CLASSIFICATION OF ANTI-NEOPLASTIC AGENTS BY THEIR SELECTIVE TOXICITIES TOWARD OXYGENATED AND HYPOXIC TUMOR-CELLS

  • 1 January 1981
    • journal article
    • review article
    • Vol. 41 (1), 73-81
Abstract
The cytotoxicities of a number of antineoplastic agents to oxygenated and hypoxic EMT6 mouse mammary tumor cells in culture were examined. Based on the relative sensitivities of cells under aerobic and hypoxic conditions, drugs were placed into 3 categories. Drugs that were preferentially toxic to cells under oxygenated conditions were classified as type 1 agents; this group includes bleomycin, procarbazine, streptonigrin, actinomycin D and vincristine. Type 2 agents were those preferentially toxic to cells under hypoxic conditions. These include mitomycin C and adriamycin. On the basis of other published reports, the glucose analogs, 5-thio-D-glucose and 2-deoxy-D-glucose, and the radiosensitizers, misonidazole and metronidazole, can also be placed in this category. Several antineoplastic agents showed no major preferential toxicity to cells under the conditions of oxygenation or hypoxia used in these experiments and were placed in a 3rd class.
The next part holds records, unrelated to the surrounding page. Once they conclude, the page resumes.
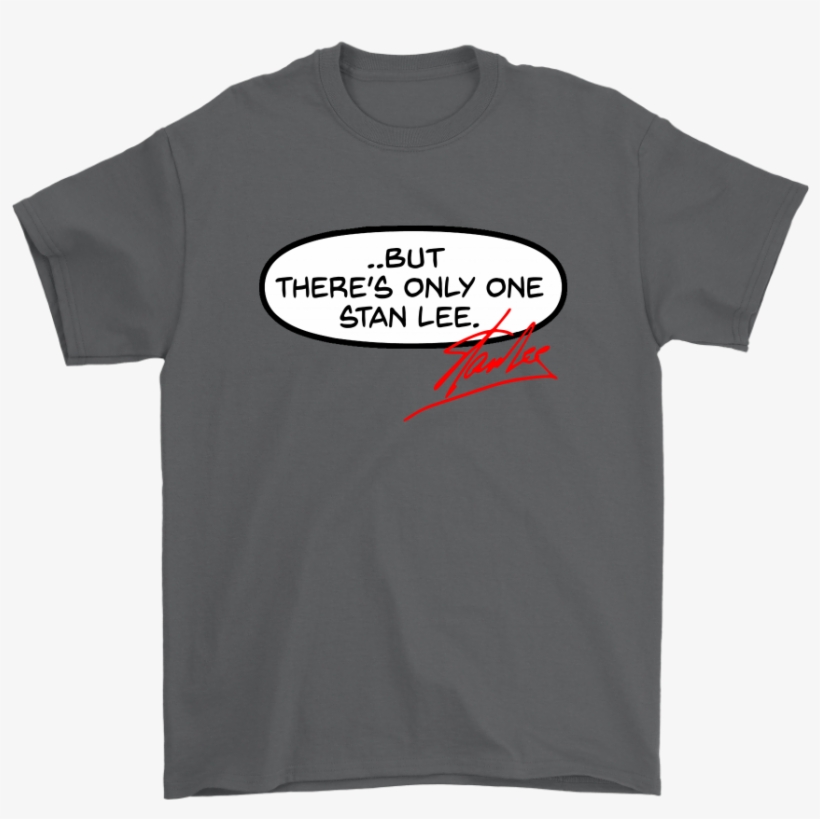 But There's Only One Stan Lee Shirts - Picard Shirt, transparent png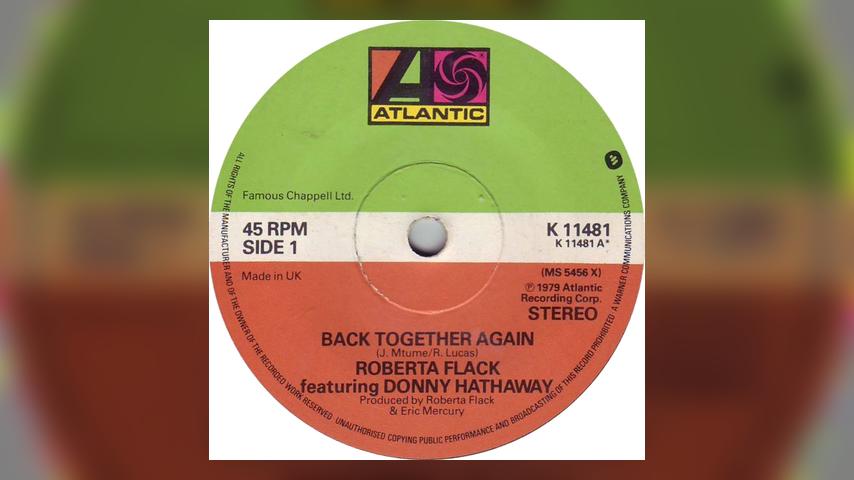 Single Stories: Roberta Flack and Donny Hathaway, “Back Together Again”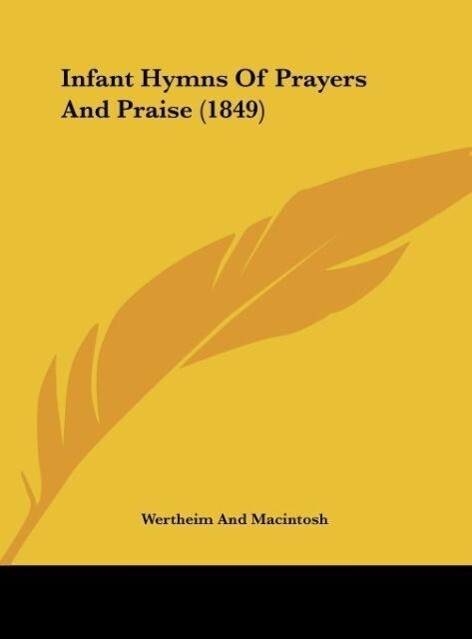 Infant Hymns Of Prayers And Praise (1849)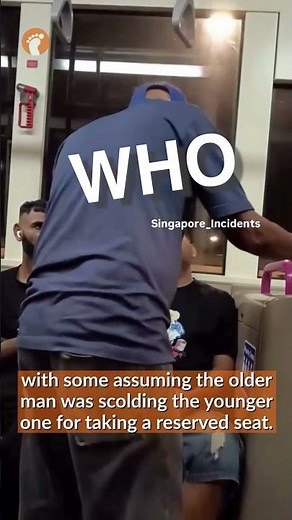 Uncle berates young man on bus: 'You want to fight? I'm S'porean, you know'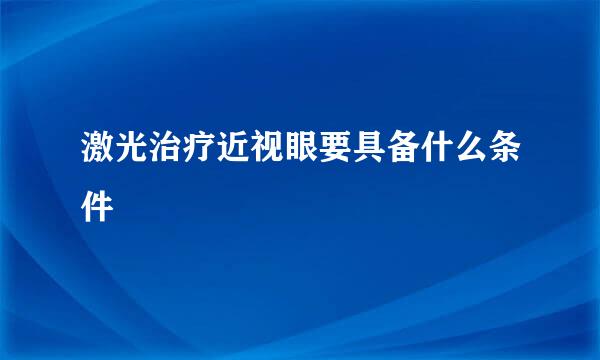 激光治疗近视眼要具备什么条件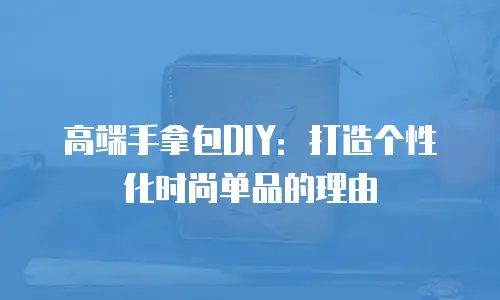 高端手拿包DIY：打造个性化时尚单品的理由
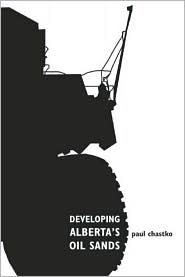 Developing Alberta's Oil Sands: From Karl Clark to Kyoto (Hardcover)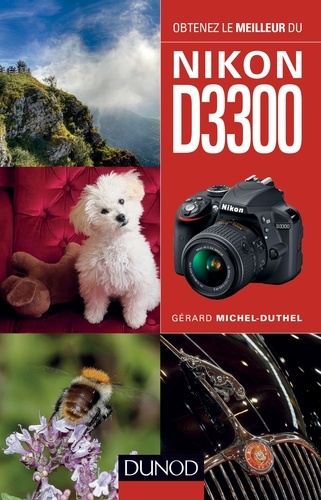 Gérard Michel-Duthel - Obtenez le meilleur du Nikon D3300.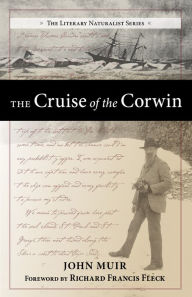 Title: The Cruise of the Corwin: Journal of the Arctic Expedition of 1881 in search of De Long and the Jeannette, Author: John Muir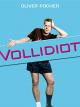 Vollidiot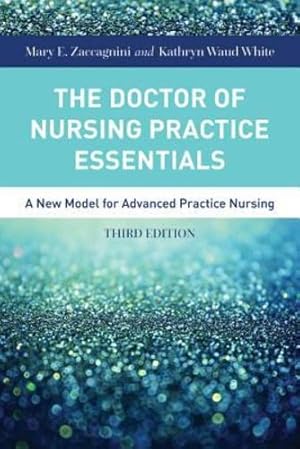 Seller image for The Doctor of Nursing Practice Essentials by Zaccagnini, Mary, White, Kathryn [Paperback ] for sale by booksXpress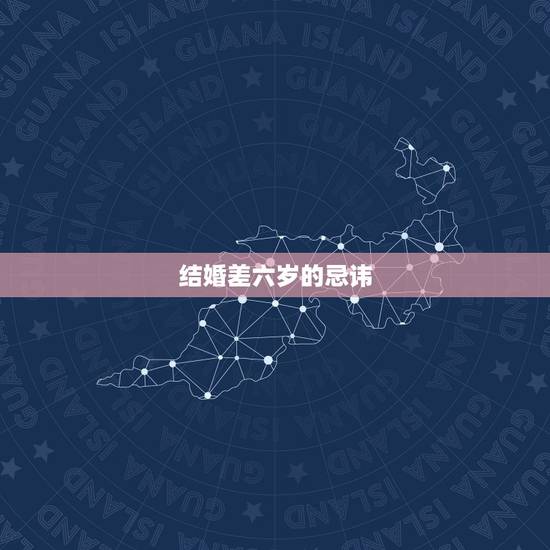 结婚差六岁的忌讳,为什么男女之间相差6岁不能结婚?长辈说差6岁犯冲,是 结婚差六岁的忌讳,为什么男女之间相差6岁不能结婚?长辈说差6岁犯冲,是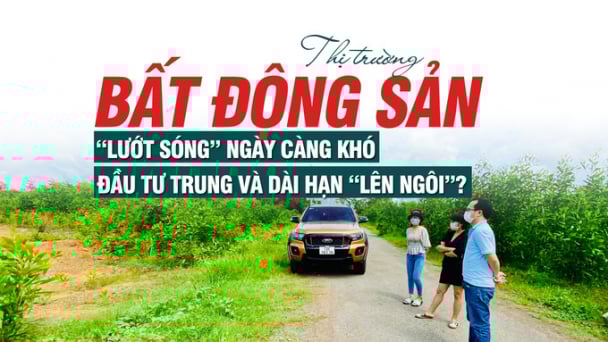 Thị trường bất động sản: “Lướt sóng” ngày càng khó, đầu tư trung và dài hạn “lên ngôi”?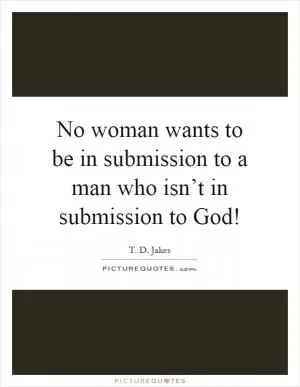 No woman wants to be in submission to a man who isn’t in submission to God! Picture Quote #1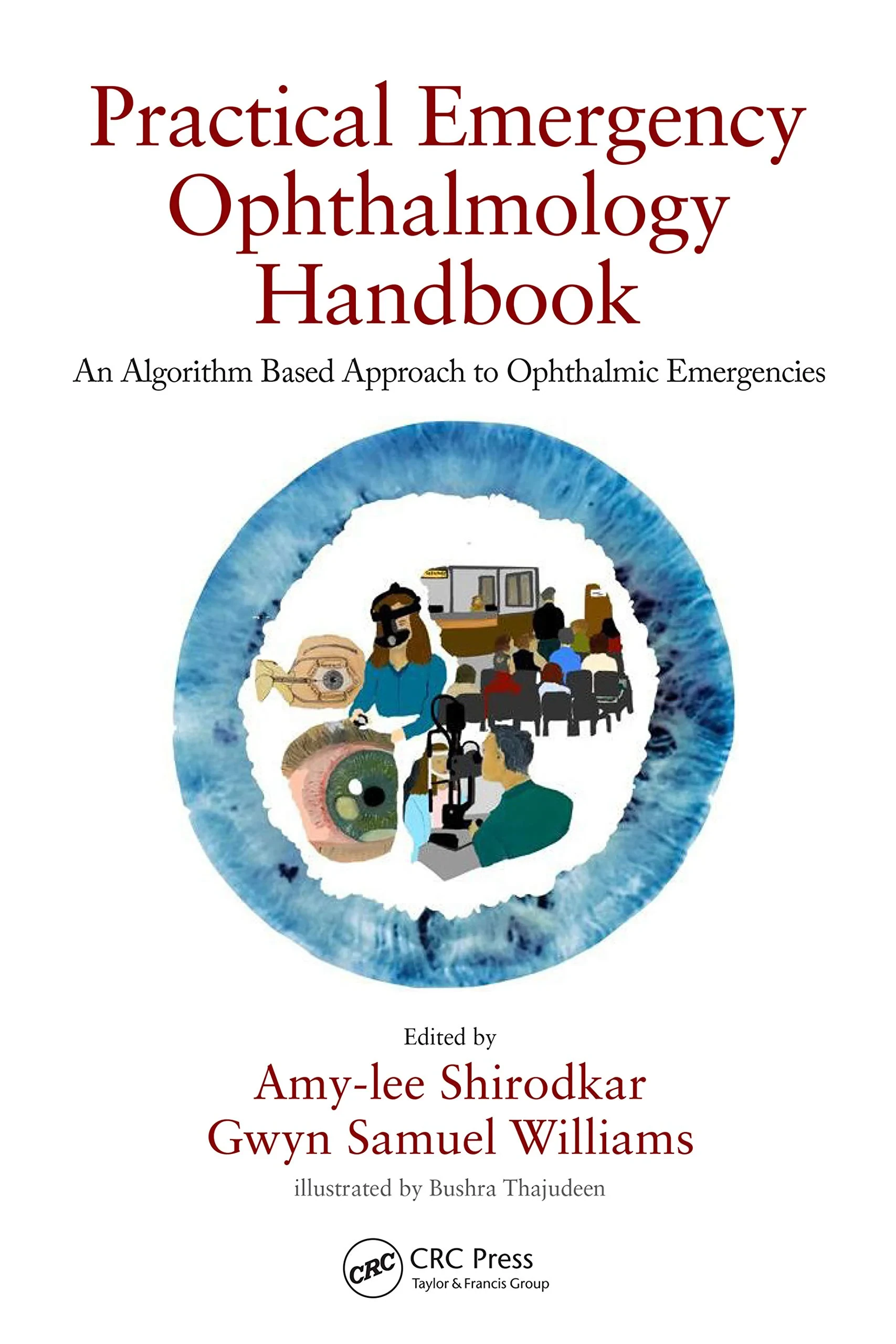 Coperta cărții "Practical Emergency Ophthalmology Handbook" de Amy-lee Shirodkar, Gwyn Samuel Williams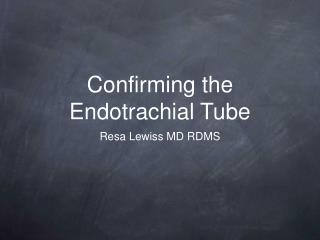 Confirming the Endotrachial Tube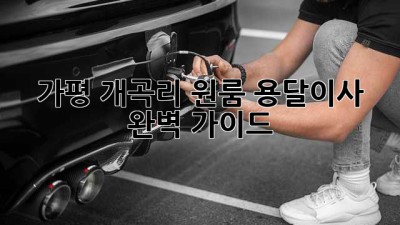 가평 개곡리 원룸 용달이사 완벽 가이드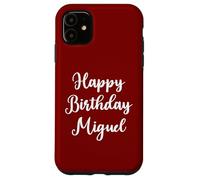 Happy Birthday Miguel Case for iPhone 11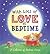 With Lots of Love at Bedtim...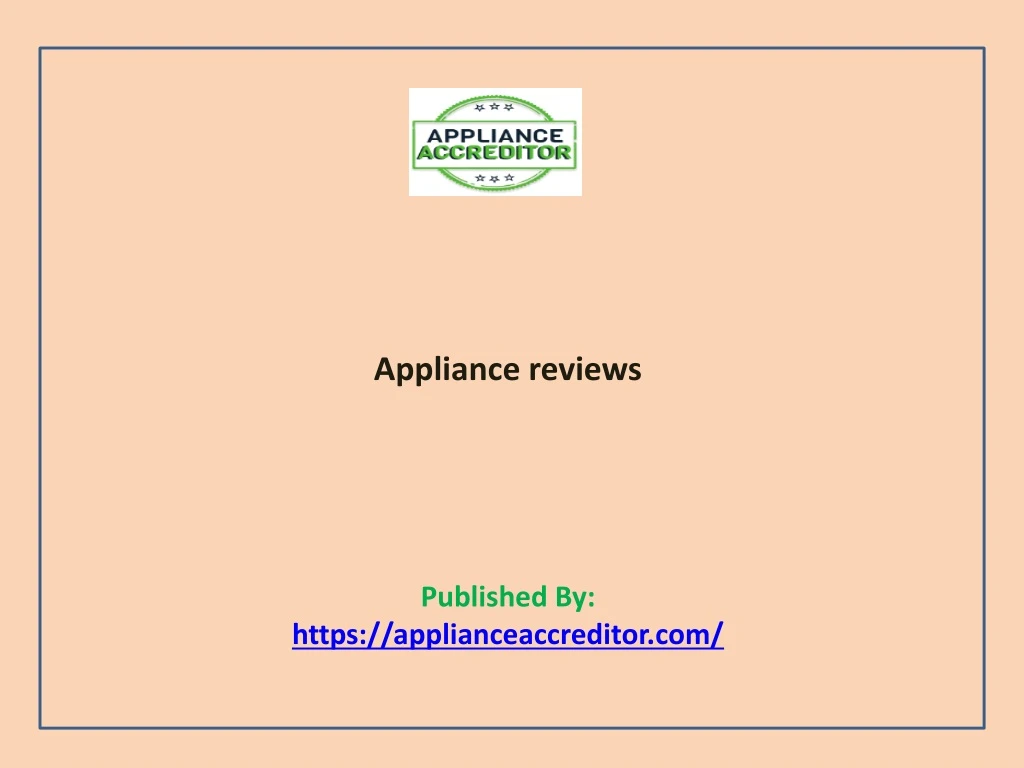 appliance reviews published by https applianceaccreditor com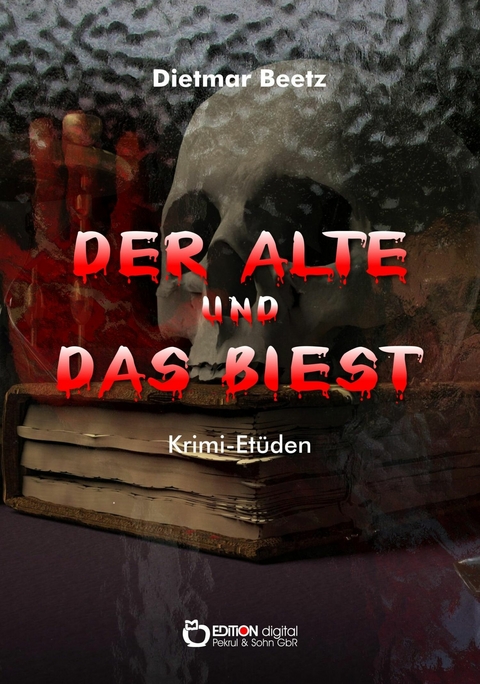 Der Alte und das Biest - Dietmar Beetz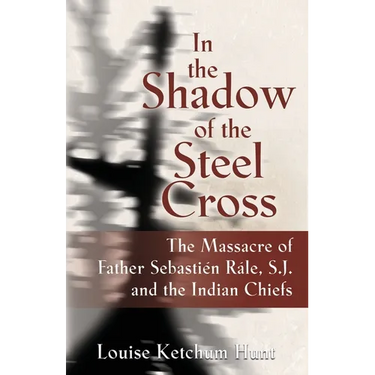 In the Shadow of the Steel Cross: The Massacre of Father Sebasti駭 R稷e, S.J. and the Indian Chiefs - SPECIAL EDITION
This group (type 3) includes 1,3-bis(2-chloroethyl)-1-nitrosourea, 1-(2-chloroethyl)-3-cyclohexyl-1-nitrosourea, cis-diamminedichloroplatinum(II), 5-fluorouracil and methotrexate. The success of many combination chemotherapy and combined modality treatments may be due to their ability to kill both the hypoxic and aerobic cell populations of solid tumors. Future chemotherapeutic regimens for the treatment of solid tumors should include agents and modalities directed toward the hypoxic cell population of the tumor, and toward the proliferating and nonproliferating tumor cell compartments; a therapeutic approach to the selection of antineoplastic agents for use in combination based upon physiological considerations of the architecture of solid tumors is presented.